A chemist titrates 190.0 mL of a 0.8125 M ammonia (NH) solution with 0.3733 M HCl solution at 25 °C. Calculate the pH at equival

stealth61 [152]

Answer:

Approximately $4.92$ .

Explanation:

Initial volume of the solution: $V = 190.0\; \rm mL = 0.1900\; \rm L$ .

Initial quantity of $\rm NH_3$ :

$\begin{aligned} n({\rm NH_3}) &= c({\rm NH_3}) \cdot V({\rm NH_3}) \\ &= 0.3733\; \rm mol \cdot L^{-1} \times 0.1900\; \rm L \\ &\approx 0.154375\; \rm mol\end{aligned}$ .

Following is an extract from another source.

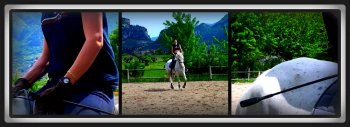 Horse riding - all rights reserved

Ammonia $\rm NH_3$ reacts with hydrochloric $\rm HCl$ acid at a one-to-one ratio:

$\rm NH_3 + HCl \to NH_4 Cl$ .

Hence, approximately $n({\rm HCl}) = 0.154375\; \rm mol$ of $\rm HCl\!$ molecules would be required to exactly react with the $\rm NH_3\!$ in the original solution and hence reach the equivalence point of this titration.

Calculate the volume of that $0.3733\; \rm mol \cdot L^{-1}$ $\rm HCl$ solution required for reaching the equivalence point of this titration:

$\begin{aligned}V({\rm HCl}) &= \frac{n({\rm HCl})}{c({\rm HCl})} \\ &\approx \frac{0.154375\; \rm mol}{0.3733\; \rm mol \cdot L^{-1}} \approx 0.413541\; \rm L\end{aligned}$ .

Hence, by the assumption stated in the question, the volume of the solution at the equivalence point would be approximately $0.413541\; \rm L + 0.1900\; \rm L \approx 0.6035\; \rm L$ .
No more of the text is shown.